Untuk mendukung hal tersebut, Vivien mengatakan, KLHK juga bekerjasama dengan Polisi Republik Indonesia (Polri). KLHK mengimbau Polri supaya tidak menindaklanjuti dengan tindakan hukum rumah sakit dan fasilitas kesehatan yang menggunakan insenerator belum berizin tersebut. Hal ini mengingat upaya pemusnahan limbah infeksius sangat mendesak. Selain itu, untuk daerah-daerah yang berada di remote area, bisa mengubur limbah infeksius dengan tata cara sesuai Permen LHK No. 56 tahun 2015.
Hanya 117 Rumah Sakit yang Miliki Izin Operasional Insenerator
Vivien mengakui, pengelolaan limbah medis untuk penanganan covid-19 ini sangat kurang karena fasilitas penghancuran limbah yang masih sedikit. Menurut data KLHK, Jumlah insenerator per oktober 2020 hanya ada 117 rumah sakit yang mendapat izin operasional, dan 17 jasa pengelolah limbah B3 yang berizin.

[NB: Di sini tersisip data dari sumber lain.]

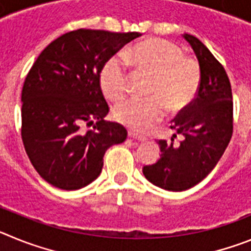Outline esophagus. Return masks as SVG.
Listing matches in <instances>:
<instances>
[{
    "instance_id": "1",
    "label": "esophagus",
    "mask_w": 251,
    "mask_h": 251,
    "mask_svg": "<svg viewBox=\"0 0 251 251\" xmlns=\"http://www.w3.org/2000/svg\"><path fill=\"white\" fill-rule=\"evenodd\" d=\"M128 136H129L130 138L137 139V141H146V139H147L145 136H142L139 133H136L134 130H129V132H128Z\"/></svg>"
}]
</instances>
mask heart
I'll return each instance as SVG.
<instances>
[{"label":"heart","instance_id":"obj_1","mask_svg":"<svg viewBox=\"0 0 251 251\" xmlns=\"http://www.w3.org/2000/svg\"><path fill=\"white\" fill-rule=\"evenodd\" d=\"M134 65L153 80L152 97L132 98L114 108V117L122 124L137 130H146L163 119L167 105L172 110L182 109L191 103L200 85V69L192 59L183 56V50L167 40L141 41L126 54ZM101 92L110 100H121L128 92V73L122 56H113L99 74Z\"/></svg>","mask_w":251,"mask_h":251}]
</instances>
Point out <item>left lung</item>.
Wrapping results in <instances>:
<instances>
[{
    "label": "left lung",
    "instance_id": "8db88e82",
    "mask_svg": "<svg viewBox=\"0 0 251 251\" xmlns=\"http://www.w3.org/2000/svg\"><path fill=\"white\" fill-rule=\"evenodd\" d=\"M200 66V85L194 101L172 121L171 129L182 134L179 145L158 141L161 157L143 167L154 186L185 191L201 182L215 168L232 136V94L225 69L197 37L183 34Z\"/></svg>",
    "mask_w": 251,
    "mask_h": 251
}]
</instances>
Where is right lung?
Listing matches in <instances>:
<instances>
[{
  "label": "right lung",
  "mask_w": 251,
  "mask_h": 251,
  "mask_svg": "<svg viewBox=\"0 0 251 251\" xmlns=\"http://www.w3.org/2000/svg\"><path fill=\"white\" fill-rule=\"evenodd\" d=\"M138 32L79 28L54 40L30 69L21 94L22 142L35 170L50 185L79 190L98 178L105 151L127 138L109 112L99 74ZM94 120L97 122L95 124ZM94 123L83 133L80 124Z\"/></svg>",
  "instance_id": "add662e5"
}]
</instances>
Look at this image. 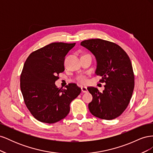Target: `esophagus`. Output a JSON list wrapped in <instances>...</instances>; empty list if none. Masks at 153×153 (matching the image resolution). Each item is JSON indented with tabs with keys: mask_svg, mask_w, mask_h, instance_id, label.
<instances>
[{
	"mask_svg": "<svg viewBox=\"0 0 153 153\" xmlns=\"http://www.w3.org/2000/svg\"><path fill=\"white\" fill-rule=\"evenodd\" d=\"M81 89H82V92H87L88 91H87V88L85 86H82Z\"/></svg>",
	"mask_w": 153,
	"mask_h": 153,
	"instance_id": "34e87169",
	"label": "esophagus"
}]
</instances>
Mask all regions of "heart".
Instances as JSON below:
<instances>
[{"label":"heart","instance_id":"b5f03b06","mask_svg":"<svg viewBox=\"0 0 153 153\" xmlns=\"http://www.w3.org/2000/svg\"><path fill=\"white\" fill-rule=\"evenodd\" d=\"M77 80L81 84H85L87 82V78L85 75H80L77 77Z\"/></svg>","mask_w":153,"mask_h":153}]
</instances>
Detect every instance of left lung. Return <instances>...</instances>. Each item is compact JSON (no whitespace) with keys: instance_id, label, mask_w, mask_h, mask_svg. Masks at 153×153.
<instances>
[{"instance_id":"left-lung-1","label":"left lung","mask_w":153,"mask_h":153,"mask_svg":"<svg viewBox=\"0 0 153 153\" xmlns=\"http://www.w3.org/2000/svg\"><path fill=\"white\" fill-rule=\"evenodd\" d=\"M80 44L95 56V73L102 77L100 82L106 83L103 92L94 87H87L92 96L89 111L100 119H115L126 110L133 92L135 76L130 59L121 47L108 41L91 39Z\"/></svg>"}]
</instances>
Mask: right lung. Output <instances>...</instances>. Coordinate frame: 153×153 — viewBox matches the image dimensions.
Segmentation results:
<instances>
[{
	"instance_id": "add662e5",
	"label": "right lung",
	"mask_w": 153,
	"mask_h": 153,
	"mask_svg": "<svg viewBox=\"0 0 153 153\" xmlns=\"http://www.w3.org/2000/svg\"><path fill=\"white\" fill-rule=\"evenodd\" d=\"M75 43H52L32 52L20 75V89L26 106L39 121L52 124L65 118L71 101L81 92L75 84L66 89L55 82L64 71V60Z\"/></svg>"
}]
</instances>
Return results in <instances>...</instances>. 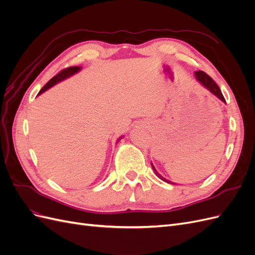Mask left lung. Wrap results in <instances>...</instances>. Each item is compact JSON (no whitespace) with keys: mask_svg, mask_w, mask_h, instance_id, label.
<instances>
[{"mask_svg":"<svg viewBox=\"0 0 255 255\" xmlns=\"http://www.w3.org/2000/svg\"><path fill=\"white\" fill-rule=\"evenodd\" d=\"M195 75H196L197 80H198L200 83H201L205 88H207L208 90H210V91L212 92V94H214L216 97L219 98L222 102H225V103H226V99H225V97H223V95H222V92H221V90H220L219 86H218L217 84L215 83V81L211 78L210 75L206 74V73H205V72H203V71H197V72L195 73ZM152 168H153L154 172H155V174L159 177V179H160L161 181H164V182L169 183V184H174V183L170 182L169 180H166L165 177L161 176V175L156 171V169L154 168V166H153V165H152Z\"/></svg>","mask_w":255,"mask_h":255,"instance_id":"left-lung-1","label":"left lung"}]
</instances>
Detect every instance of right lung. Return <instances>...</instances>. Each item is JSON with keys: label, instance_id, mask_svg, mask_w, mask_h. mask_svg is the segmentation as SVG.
Segmentation results:
<instances>
[{"label": "right lung", "instance_id": "1", "mask_svg": "<svg viewBox=\"0 0 255 255\" xmlns=\"http://www.w3.org/2000/svg\"><path fill=\"white\" fill-rule=\"evenodd\" d=\"M80 70H81L80 67H69V68L64 69V70H61L59 73H57L55 76H54V78H52L47 84H45L44 86L42 87V89L39 91V94H38V95L42 94L43 91L48 90L49 88H51L52 86H54V85H55V84H57V83H59V82H61V81H64L65 79L69 78V76L73 75L74 73H76V72L80 71Z\"/></svg>", "mask_w": 255, "mask_h": 255}]
</instances>
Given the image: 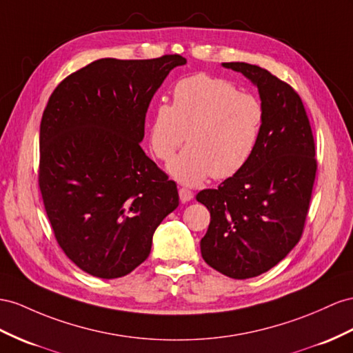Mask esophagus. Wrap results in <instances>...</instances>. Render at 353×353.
Returning a JSON list of instances; mask_svg holds the SVG:
<instances>
[{"mask_svg":"<svg viewBox=\"0 0 353 353\" xmlns=\"http://www.w3.org/2000/svg\"><path fill=\"white\" fill-rule=\"evenodd\" d=\"M179 196H180V201L188 203L194 198V192L189 191L188 188H179Z\"/></svg>","mask_w":353,"mask_h":353,"instance_id":"1","label":"esophagus"}]
</instances>
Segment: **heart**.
<instances>
[{
  "label": "heart",
  "instance_id": "b5f03b06",
  "mask_svg": "<svg viewBox=\"0 0 353 353\" xmlns=\"http://www.w3.org/2000/svg\"><path fill=\"white\" fill-rule=\"evenodd\" d=\"M265 119L256 95L240 92L227 79L198 73L174 85L173 103L153 108L149 144L159 161L170 162L186 137L188 148L170 165L171 174L185 185L210 176L222 180L249 164Z\"/></svg>",
  "mask_w": 353,
  "mask_h": 353
}]
</instances>
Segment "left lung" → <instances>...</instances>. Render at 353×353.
I'll use <instances>...</instances> for the list:
<instances>
[{"instance_id": "obj_1", "label": "left lung", "mask_w": 353, "mask_h": 353, "mask_svg": "<svg viewBox=\"0 0 353 353\" xmlns=\"http://www.w3.org/2000/svg\"><path fill=\"white\" fill-rule=\"evenodd\" d=\"M259 90L267 119L249 164L196 201L210 212L201 255L231 279H250L279 264L300 241L309 213L318 161L304 104L296 90L270 71L223 62Z\"/></svg>"}]
</instances>
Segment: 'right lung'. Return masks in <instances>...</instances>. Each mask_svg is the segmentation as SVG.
I'll list each match as a JSON object with an SVG mask.
<instances>
[{"label":"right lung","mask_w":353,"mask_h":353,"mask_svg":"<svg viewBox=\"0 0 353 353\" xmlns=\"http://www.w3.org/2000/svg\"><path fill=\"white\" fill-rule=\"evenodd\" d=\"M180 55L104 58L67 76L40 123L39 186L59 248L88 274L126 276L179 205L176 182L140 148L152 97Z\"/></svg>","instance_id":"obj_1"}]
</instances>
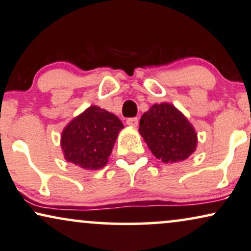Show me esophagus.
Returning a JSON list of instances; mask_svg holds the SVG:
<instances>
[{
  "label": "esophagus",
  "mask_w": 251,
  "mask_h": 251,
  "mask_svg": "<svg viewBox=\"0 0 251 251\" xmlns=\"http://www.w3.org/2000/svg\"><path fill=\"white\" fill-rule=\"evenodd\" d=\"M126 124H127L128 126H131V127H136V126L139 125V119L134 117V118H128L126 120Z\"/></svg>",
  "instance_id": "esophagus-1"
}]
</instances>
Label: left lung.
<instances>
[{"mask_svg": "<svg viewBox=\"0 0 251 251\" xmlns=\"http://www.w3.org/2000/svg\"><path fill=\"white\" fill-rule=\"evenodd\" d=\"M139 132L156 158L171 164L188 158L198 147V133L171 103L153 104L140 119Z\"/></svg>", "mask_w": 251, "mask_h": 251, "instance_id": "8db88e82", "label": "left lung"}]
</instances>
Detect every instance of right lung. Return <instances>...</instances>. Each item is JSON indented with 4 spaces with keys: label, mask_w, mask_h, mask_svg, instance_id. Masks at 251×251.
Instances as JSON below:
<instances>
[{
    "label": "right lung",
    "mask_w": 251,
    "mask_h": 251,
    "mask_svg": "<svg viewBox=\"0 0 251 251\" xmlns=\"http://www.w3.org/2000/svg\"><path fill=\"white\" fill-rule=\"evenodd\" d=\"M123 128L116 115L91 105L63 129L61 147L65 160L83 170L104 168Z\"/></svg>",
    "instance_id": "add662e5"
}]
</instances>
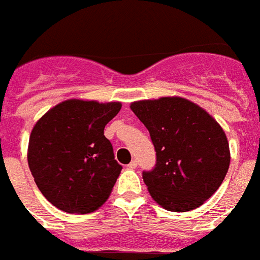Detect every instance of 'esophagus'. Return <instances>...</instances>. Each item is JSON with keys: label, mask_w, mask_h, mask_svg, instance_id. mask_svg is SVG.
Wrapping results in <instances>:
<instances>
[{"label": "esophagus", "mask_w": 260, "mask_h": 260, "mask_svg": "<svg viewBox=\"0 0 260 260\" xmlns=\"http://www.w3.org/2000/svg\"><path fill=\"white\" fill-rule=\"evenodd\" d=\"M136 167H137V161L136 160H132L129 164H128V168H129V169H135Z\"/></svg>", "instance_id": "1"}]
</instances>
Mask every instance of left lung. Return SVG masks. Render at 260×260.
I'll use <instances>...</instances> for the list:
<instances>
[{"label": "left lung", "instance_id": "1", "mask_svg": "<svg viewBox=\"0 0 260 260\" xmlns=\"http://www.w3.org/2000/svg\"><path fill=\"white\" fill-rule=\"evenodd\" d=\"M156 149L153 171L143 178L150 197L169 211L200 208L218 190L230 165L229 141L210 113L180 96L131 103Z\"/></svg>", "mask_w": 260, "mask_h": 260}]
</instances>
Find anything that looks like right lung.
Masks as SVG:
<instances>
[{
    "label": "right lung",
    "instance_id": "1",
    "mask_svg": "<svg viewBox=\"0 0 260 260\" xmlns=\"http://www.w3.org/2000/svg\"><path fill=\"white\" fill-rule=\"evenodd\" d=\"M120 102L69 99L56 104L32 128L27 162L37 186L59 210L87 214L108 200L121 172L104 126Z\"/></svg>",
    "mask_w": 260,
    "mask_h": 260
}]
</instances>
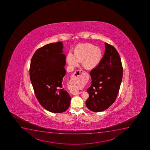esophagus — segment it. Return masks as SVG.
<instances>
[{"mask_svg":"<svg viewBox=\"0 0 150 150\" xmlns=\"http://www.w3.org/2000/svg\"><path fill=\"white\" fill-rule=\"evenodd\" d=\"M84 73V71L82 70H77L76 71L73 76H71V80H72L73 82H78V81H80L82 79V74ZM71 94L73 95H78L79 94L81 93V92L80 91H73L71 92Z\"/></svg>","mask_w":150,"mask_h":150,"instance_id":"34e87169","label":"esophagus"}]
</instances>
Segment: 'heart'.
Wrapping results in <instances>:
<instances>
[{
    "label": "heart",
    "mask_w": 150,
    "mask_h": 150,
    "mask_svg": "<svg viewBox=\"0 0 150 150\" xmlns=\"http://www.w3.org/2000/svg\"><path fill=\"white\" fill-rule=\"evenodd\" d=\"M102 57V52L99 47L90 44H81L75 47L73 55H68L66 61L71 67H76L79 65V62H82L85 69L92 70L98 66ZM82 86L81 84L75 86L74 91L80 88Z\"/></svg>",
    "instance_id": "heart-1"
}]
</instances>
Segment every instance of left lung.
<instances>
[{
	"label": "left lung",
	"mask_w": 150,
	"mask_h": 150,
	"mask_svg": "<svg viewBox=\"0 0 150 150\" xmlns=\"http://www.w3.org/2000/svg\"><path fill=\"white\" fill-rule=\"evenodd\" d=\"M105 52L98 66L90 71L91 84L87 91L86 105L90 110L101 112L115 102L122 82L123 69L114 47L105 42Z\"/></svg>",
	"instance_id": "8db88e82"
}]
</instances>
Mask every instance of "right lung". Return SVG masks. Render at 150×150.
<instances>
[{"label":"right lung","mask_w":150,"mask_h":150,"mask_svg":"<svg viewBox=\"0 0 150 150\" xmlns=\"http://www.w3.org/2000/svg\"><path fill=\"white\" fill-rule=\"evenodd\" d=\"M62 42L47 44L36 51L30 68V81L40 104L50 112H65L71 98L62 81L66 74V57Z\"/></svg>","instance_id":"add662e5"}]
</instances>
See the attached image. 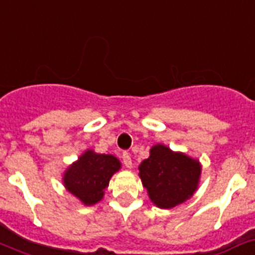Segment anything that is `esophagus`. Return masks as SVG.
Masks as SVG:
<instances>
[{
    "mask_svg": "<svg viewBox=\"0 0 255 255\" xmlns=\"http://www.w3.org/2000/svg\"><path fill=\"white\" fill-rule=\"evenodd\" d=\"M122 158H123V163L126 167L131 168L132 167V159H131V155L128 153H123V155H122Z\"/></svg>",
    "mask_w": 255,
    "mask_h": 255,
    "instance_id": "34e87169",
    "label": "esophagus"
}]
</instances>
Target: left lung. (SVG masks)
Returning a JSON list of instances; mask_svg holds the SVG:
<instances>
[{
  "label": "left lung",
  "instance_id": "obj_1",
  "mask_svg": "<svg viewBox=\"0 0 255 255\" xmlns=\"http://www.w3.org/2000/svg\"><path fill=\"white\" fill-rule=\"evenodd\" d=\"M142 185L153 204L171 209L193 196L201 175V164L185 154L174 153L164 145L151 147L150 157L140 164Z\"/></svg>",
  "mask_w": 255,
  "mask_h": 255
}]
</instances>
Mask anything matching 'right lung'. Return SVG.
<instances>
[{"label": "right lung", "mask_w": 255, "mask_h": 255, "mask_svg": "<svg viewBox=\"0 0 255 255\" xmlns=\"http://www.w3.org/2000/svg\"><path fill=\"white\" fill-rule=\"evenodd\" d=\"M121 168V162L110 154L85 151L66 171L63 181L68 192L84 205H95L104 197L110 177Z\"/></svg>", "instance_id": "1"}]
</instances>
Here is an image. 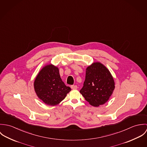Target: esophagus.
Here are the masks:
<instances>
[{"label": "esophagus", "mask_w": 147, "mask_h": 147, "mask_svg": "<svg viewBox=\"0 0 147 147\" xmlns=\"http://www.w3.org/2000/svg\"><path fill=\"white\" fill-rule=\"evenodd\" d=\"M71 89H77V85H72L71 86Z\"/></svg>", "instance_id": "obj_1"}]
</instances>
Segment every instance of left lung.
<instances>
[{
  "label": "left lung",
  "instance_id": "left-lung-1",
  "mask_svg": "<svg viewBox=\"0 0 147 147\" xmlns=\"http://www.w3.org/2000/svg\"><path fill=\"white\" fill-rule=\"evenodd\" d=\"M114 85L109 71L101 63L96 62L86 69L85 79L80 92L90 105L98 106L108 101Z\"/></svg>",
  "mask_w": 147,
  "mask_h": 147
}]
</instances>
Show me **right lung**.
Returning a JSON list of instances; mask_svg holds the SVG:
<instances>
[{
	"mask_svg": "<svg viewBox=\"0 0 147 147\" xmlns=\"http://www.w3.org/2000/svg\"><path fill=\"white\" fill-rule=\"evenodd\" d=\"M34 86L38 97L50 106L58 104L71 90L62 82L59 69L52 64L45 66L40 71L35 79Z\"/></svg>",
	"mask_w": 147,
	"mask_h": 147,
	"instance_id": "1",
	"label": "right lung"
}]
</instances>
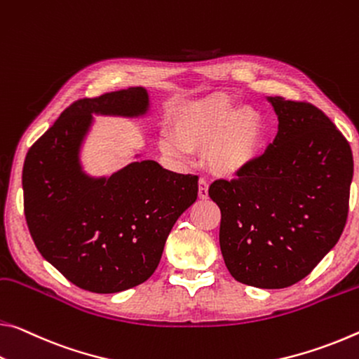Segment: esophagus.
<instances>
[{"label": "esophagus", "instance_id": "1", "mask_svg": "<svg viewBox=\"0 0 359 359\" xmlns=\"http://www.w3.org/2000/svg\"><path fill=\"white\" fill-rule=\"evenodd\" d=\"M208 193H209L208 180L206 179H200V182H198V195H200L201 200H206Z\"/></svg>", "mask_w": 359, "mask_h": 359}]
</instances>
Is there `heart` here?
<instances>
[{
  "mask_svg": "<svg viewBox=\"0 0 359 359\" xmlns=\"http://www.w3.org/2000/svg\"><path fill=\"white\" fill-rule=\"evenodd\" d=\"M174 139L164 137L161 149L184 158L205 151L208 166L219 175H236L259 156L264 124L252 108L238 107L225 95H212L179 107L170 118Z\"/></svg>",
  "mask_w": 359,
  "mask_h": 359,
  "instance_id": "b5f03b06",
  "label": "heart"
}]
</instances>
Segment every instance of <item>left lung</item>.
Instances as JSON below:
<instances>
[{"mask_svg": "<svg viewBox=\"0 0 359 359\" xmlns=\"http://www.w3.org/2000/svg\"><path fill=\"white\" fill-rule=\"evenodd\" d=\"M273 144L233 180H215L220 251L236 281L283 289L304 280L337 244L348 217V140L309 102L269 97Z\"/></svg>", "mask_w": 359, "mask_h": 359, "instance_id": "8db88e82", "label": "left lung"}]
</instances>
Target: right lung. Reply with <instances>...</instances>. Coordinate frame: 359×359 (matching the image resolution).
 I'll use <instances>...</instances> for the list:
<instances>
[{
  "instance_id": "1",
  "label": "right lung",
  "mask_w": 359,
  "mask_h": 359,
  "mask_svg": "<svg viewBox=\"0 0 359 359\" xmlns=\"http://www.w3.org/2000/svg\"><path fill=\"white\" fill-rule=\"evenodd\" d=\"M147 110L144 88L79 99L27 153L28 230L39 254L84 291L113 294L149 280L175 220L196 201V175L175 174L151 159L108 179L83 172L79 149L93 113L142 116Z\"/></svg>"
}]
</instances>
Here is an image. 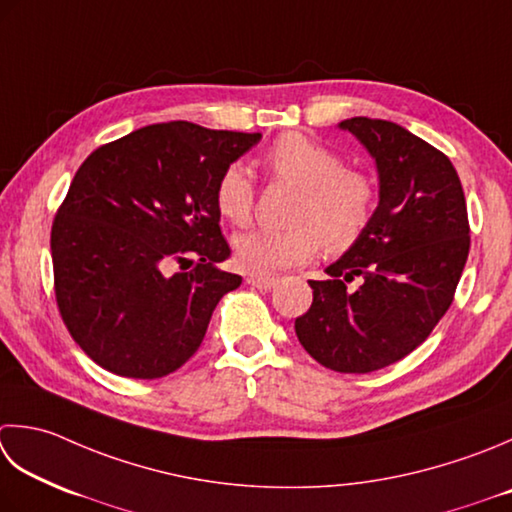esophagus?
Listing matches in <instances>:
<instances>
[{"label": "esophagus", "mask_w": 512, "mask_h": 512, "mask_svg": "<svg viewBox=\"0 0 512 512\" xmlns=\"http://www.w3.org/2000/svg\"><path fill=\"white\" fill-rule=\"evenodd\" d=\"M246 282L253 286V288H259V290H270V288L277 284V277L275 275H255V273H250L246 277Z\"/></svg>", "instance_id": "esophagus-1"}]
</instances>
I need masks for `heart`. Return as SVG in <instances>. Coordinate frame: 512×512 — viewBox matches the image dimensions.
I'll use <instances>...</instances> for the list:
<instances>
[{
	"label": "heart",
	"instance_id": "b5f03b06",
	"mask_svg": "<svg viewBox=\"0 0 512 512\" xmlns=\"http://www.w3.org/2000/svg\"><path fill=\"white\" fill-rule=\"evenodd\" d=\"M268 173L299 186L288 228H257L235 237V257L250 273L306 264L319 248L346 253L366 235L375 219L377 186L364 170L346 168L335 150L302 133H284L266 150ZM215 206L230 224L253 217L255 188L244 164H230L215 184Z\"/></svg>",
	"mask_w": 512,
	"mask_h": 512
}]
</instances>
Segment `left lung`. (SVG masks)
I'll use <instances>...</instances> for the list:
<instances>
[{"mask_svg":"<svg viewBox=\"0 0 512 512\" xmlns=\"http://www.w3.org/2000/svg\"><path fill=\"white\" fill-rule=\"evenodd\" d=\"M375 157L379 206L366 235L315 282L295 319L306 353L337 373H373L426 342L455 299L470 248L462 182L450 159L386 119L353 117ZM355 278L357 287H348Z\"/></svg>","mask_w":512,"mask_h":512,"instance_id":"8db88e82","label":"left lung"}]
</instances>
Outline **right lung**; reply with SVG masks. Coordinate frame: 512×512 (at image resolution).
Wrapping results in <instances>:
<instances>
[{"label": "right lung", "mask_w": 512, "mask_h": 512, "mask_svg": "<svg viewBox=\"0 0 512 512\" xmlns=\"http://www.w3.org/2000/svg\"><path fill=\"white\" fill-rule=\"evenodd\" d=\"M262 135L190 122L144 126L93 150L50 230L55 299L77 346L119 377L184 366L242 277L219 270L230 246L215 184ZM173 263L175 274L167 270Z\"/></svg>", "instance_id": "1"}]
</instances>
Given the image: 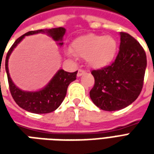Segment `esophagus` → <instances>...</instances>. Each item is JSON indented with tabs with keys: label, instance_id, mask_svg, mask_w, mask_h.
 Returning <instances> with one entry per match:
<instances>
[{
	"label": "esophagus",
	"instance_id": "1",
	"mask_svg": "<svg viewBox=\"0 0 154 154\" xmlns=\"http://www.w3.org/2000/svg\"><path fill=\"white\" fill-rule=\"evenodd\" d=\"M86 73V71L83 70V69H79L78 72H77V77H81L82 75Z\"/></svg>",
	"mask_w": 154,
	"mask_h": 154
}]
</instances>
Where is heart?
I'll return each mask as SVG.
<instances>
[{"mask_svg":"<svg viewBox=\"0 0 154 154\" xmlns=\"http://www.w3.org/2000/svg\"><path fill=\"white\" fill-rule=\"evenodd\" d=\"M116 48V40L111 36L89 34L76 38L72 43L71 52L85 58L90 67L100 68L112 61Z\"/></svg>","mask_w":154,"mask_h":154,"instance_id":"1","label":"heart"}]
</instances>
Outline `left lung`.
Instances as JSON below:
<instances>
[{"label": "left lung", "mask_w": 154, "mask_h": 154, "mask_svg": "<svg viewBox=\"0 0 154 154\" xmlns=\"http://www.w3.org/2000/svg\"><path fill=\"white\" fill-rule=\"evenodd\" d=\"M147 66L144 49L135 38L120 32V45L116 60L100 69L91 71L95 84L90 97L100 109L121 110L138 98L143 86Z\"/></svg>", "instance_id": "obj_1"}]
</instances>
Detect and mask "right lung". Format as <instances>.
Returning a JSON list of instances; mask_svg holds the SVG:
<instances>
[{"label":"right lung","instance_id":"right-lung-1","mask_svg":"<svg viewBox=\"0 0 154 154\" xmlns=\"http://www.w3.org/2000/svg\"><path fill=\"white\" fill-rule=\"evenodd\" d=\"M66 29L63 27L45 30L38 29L29 31L17 38L9 49L5 57V71L7 73L10 91L14 100L22 109L35 114H47L54 111L64 100L69 84L76 80L77 71L74 72H67L60 69L44 89L35 92L24 91L19 89L13 83L9 74L8 59L11 52L26 35H35L38 33H47L55 41H62ZM63 43H59V45H63Z\"/></svg>","mask_w":154,"mask_h":154}]
</instances>
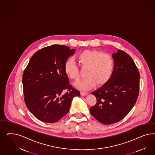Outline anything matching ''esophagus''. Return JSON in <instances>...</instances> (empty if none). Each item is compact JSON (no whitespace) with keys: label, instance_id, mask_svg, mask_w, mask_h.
<instances>
[{"label":"esophagus","instance_id":"esophagus-1","mask_svg":"<svg viewBox=\"0 0 155 155\" xmlns=\"http://www.w3.org/2000/svg\"><path fill=\"white\" fill-rule=\"evenodd\" d=\"M87 94H88V93H86V92H83V91L81 92V95H82V96H86V95H87Z\"/></svg>","mask_w":155,"mask_h":155}]
</instances>
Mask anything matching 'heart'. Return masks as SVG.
Wrapping results in <instances>:
<instances>
[{"mask_svg": "<svg viewBox=\"0 0 155 155\" xmlns=\"http://www.w3.org/2000/svg\"><path fill=\"white\" fill-rule=\"evenodd\" d=\"M75 60L79 65L86 68L84 78L75 83L74 86L81 90H87L95 84L102 85L108 81L112 75L114 61L110 54L95 50H85L81 52ZM64 72L73 80H78V68L72 60H68L64 64Z\"/></svg>", "mask_w": 155, "mask_h": 155, "instance_id": "heart-1", "label": "heart"}]
</instances>
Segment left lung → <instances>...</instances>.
<instances>
[{"label":"left lung","instance_id":"1","mask_svg":"<svg viewBox=\"0 0 155 155\" xmlns=\"http://www.w3.org/2000/svg\"><path fill=\"white\" fill-rule=\"evenodd\" d=\"M113 58L114 66L110 78L91 93L97 103L90 112L104 124L115 123L125 117L134 106L139 91L140 73L131 57L119 49Z\"/></svg>","mask_w":155,"mask_h":155}]
</instances>
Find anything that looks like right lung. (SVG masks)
<instances>
[{"label": "right lung", "instance_id": "obj_1", "mask_svg": "<svg viewBox=\"0 0 155 155\" xmlns=\"http://www.w3.org/2000/svg\"><path fill=\"white\" fill-rule=\"evenodd\" d=\"M75 51L57 44L45 47L33 54L24 71L25 103L41 122H58L68 113L73 99L80 95L64 72L65 62Z\"/></svg>", "mask_w": 155, "mask_h": 155}]
</instances>
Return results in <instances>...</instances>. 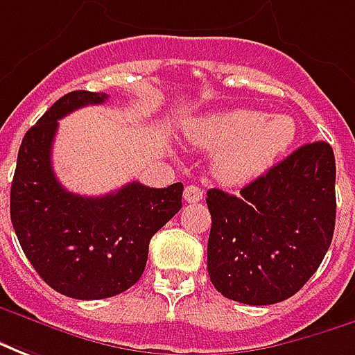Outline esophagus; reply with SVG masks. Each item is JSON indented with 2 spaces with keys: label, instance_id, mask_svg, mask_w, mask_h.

Itu pun hanya berada wilayah Sumatra, Jawa, Kalimantan, dan Sulawesi.
“Kami berharap dengan jumlah tersebut, bisa dioptimalkan dengan baik untuk memutus mata rantai covid-19 yang berasal dari limbah medis atau infeksius ini,” kata Vivien.
Baca juga: Menengok Penataan Perkebunan Sawit dalam Kawasan Hutan pada UU Cipta Kerja
Pengelolaan Limbah Medis Covid-19 Cegah Penyebaran Penyakit
Sementara itu, dalam kesempatan yang sama Direktur Jenderal Kesehatan Masyarakat Kementerian Kesehatan (Kemenkes) Kirana Pritasari, mengatakan peningkatan jumlah limbah medis secara signifikan menghadapi lima tantangan besar dalam pengelolaan limbah medis. Kelima tantangan tersebut yakni kesenjangan antara kapasitas dan timbulan limbah; distribusi fasilitas pengolahan; koordinasi dan sinergi antar instansi; dan peran dari Pemerintah Daerah (Pemda) serta isu mengenai pembiayaan.
“Peningkatan kapasitas pengolahan limbah medis belum dapat menjawab tantangan yang ada. Tanpa distribusi yang merata di seluruh Indonesia akselerasi pengolahan limbah medis dapat berhasil manakala semua instansi terkait dan para pemangku kepentingan berkordinasi dan bersinergi seusai dengan kewenagan masing-masing. Oleh karenanya, diharapkan bisa menjawab permasalahan limbah medis,” ujar Kirana.
Menteri PPN/Kepala Bappenas Suharso Monoarfa juga menyampaikan, satu langkah penting praktik pengelolaan limbah medis harus sesuai dengan persyaratan agar mencegah penyebaran penyakit menular termasuk Covid-19 serta dampak B3 bagi kesehatan lingkungan dan manusia.
“Mari kita pastikan desain perencanaan pembangunan nasional dan daerah termasuk investasi untuk mempraktekan tata kelola pembangunan limbah medis yang baik dan bersih termasuk memprioritaskan ketersedian sarana dan prasarana serta peralatan yang sesuai standar,” ujar Suharso.